## Load libraries

In [None]:
from keras.models import Model, load_model
from stability_vae.tgru_k2_gpu import TerminalGRU

In [None]:
encoder = load_model("../checkpoints/zinc/zinc_encoder.h5")
encoder.summary()

In [None]:
decoder = load_model("../checkpoints/zinc/zinc_decoder.h5", custom_objects={"TerminalGRU": TerminalGRU})
decoder.summary()

In [None]:
# tensorflow backend
from os import environ
environ['KERAS_BACKEND'] = 'tensorflow'
# vae stuff
from stability_vae.vae_utils import VAEUtils
from stability_vae import mol_utils as mu
# import scientific py
import numpy as np
import pandas as pd
# rdkit stuff
from rdkit.Chem import AllChem as Chem
from rdkit.Chem import PandasTools
# plotting stuff
import matplotlib.pyplot as plt
import matplotlib as mpl
from IPython.display import SVG, display
%config InlineBackend.figure_format = 'retina'
%matplotlib inline

# Load a model

In [None]:
vae = VAEUtils(directory='../models/zinc_properties')

# Using the VAE


## Decode/Encode 

Might not be perfect (it's probabilistic), try it several times.

smiles <i class="fa fa-arrow-right" aria-hidden="true"></i> x <i class="fa fa-arrow-right" aria-hidden="true"></i> z <i class="fa fa-arrow-right" aria-hidden="true"></i> x_r <i class="fa fa-arrow-right" aria-hidden="true"></i> smiles_r

In [None]:
smiles_1 = mu.canon_smiles('CSCC(=O)NNC(=O)c1c(C)oc(C)c1C')

X_1 = vae.smiles_to_hot(smiles_1,canonize_smiles=True)
z_1 = vae.encode(X_1)
X_r= vae.decode(z_1)

print('{:20s} : {}'.format('Input',smiles_1))
print('{:20s} : {}'.format('Reconstruction',vae.hot_to_smiles(X_r,strip=True)[0]))

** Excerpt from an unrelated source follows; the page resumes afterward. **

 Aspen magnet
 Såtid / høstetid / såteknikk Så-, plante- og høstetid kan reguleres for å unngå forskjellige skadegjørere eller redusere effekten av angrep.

print('{:20s} : {} with norm {:.3f}'.format('Z representation',z_1.shape, np.linalg.norm(z_1)))

## property preditor

In [None]:
print('Properties (qed,SAS,logP):')
y_1 = vae.predict_prop_Z(z_1)[0]
print(y_1)

## Decode several attempts
VAE are probabilistic

In [None]:
noise=5.0
print('Searching molecules randomly sampled from {:.2f} std (z-distance) from the point'.format(noise))
df = vae.z_to_smiles( z_1,decode_attempts=100,noise_norm=noise)
print('Found {:d} unique mols, out of {:d}'.format(len(set(df['smiles'])),sum(df['count'])))
print('SMILES\n',df.smiles)
display(PandasTools.FrameToGridImage(df,column='mol', legendsCol='smiles',molsPerRow=5))
df.head()

## PCA of latent space

Sample random points from the training set along with properties

In [None]:
Z, data, smiles = vae.ls_sampler_w_prop(size=50000,return_smiles=True)
prop_opt = 'qed'
prop_df = pd.DataFrame(data).reset_index()
prop_df['smiles']=smiles
prop_df.head()

Perform a PCA projection and color the points based on a property

In [None]:
from sklearn.decomposition import PCA
from sklearn.preprocessing import MinMaxScaler

# do pca and normalize
Z_pca = PCA(n_components=2).fit_transform(Z)
Z_pca = MinMaxScaler().fit_transform(Z_pca)

df = pd.DataFrame(np.transpose((Z_pca[:,0],Z_pca[:,1])))
df.columns = ['x','y']
df[prop_opt]=prop_df[prop_opt]

plt.scatter(x=df['x'], y=df['y'], c=df[prop_opt],
            cmap= 'viridis', marker='.',
            s=10,alpha=0.5, edgecolors='none')
plt.show()

compare with t-SNE, will take some time

In [None]:
from sklearn.manifold import TSNE

Z_tsne = TSNE(n_components=2).fit_transform(Z)
Z_tsne = MinMaxScaler().fit_transform(Z_tsne)

f = pd.DataFrame(np.transpose((Z_tsne[:,0],Z_tsne[:,1])))
df.columns = ['x','y']
df[prop_opt]=prop_df[prop_opt]

plt.scatter(x=df['x'], y=df['y'], c=df[prop_opt],
            cmap= 'viridis', marker='.',
            s=10,alpha=0.5, edgecolors='none')
plt.show()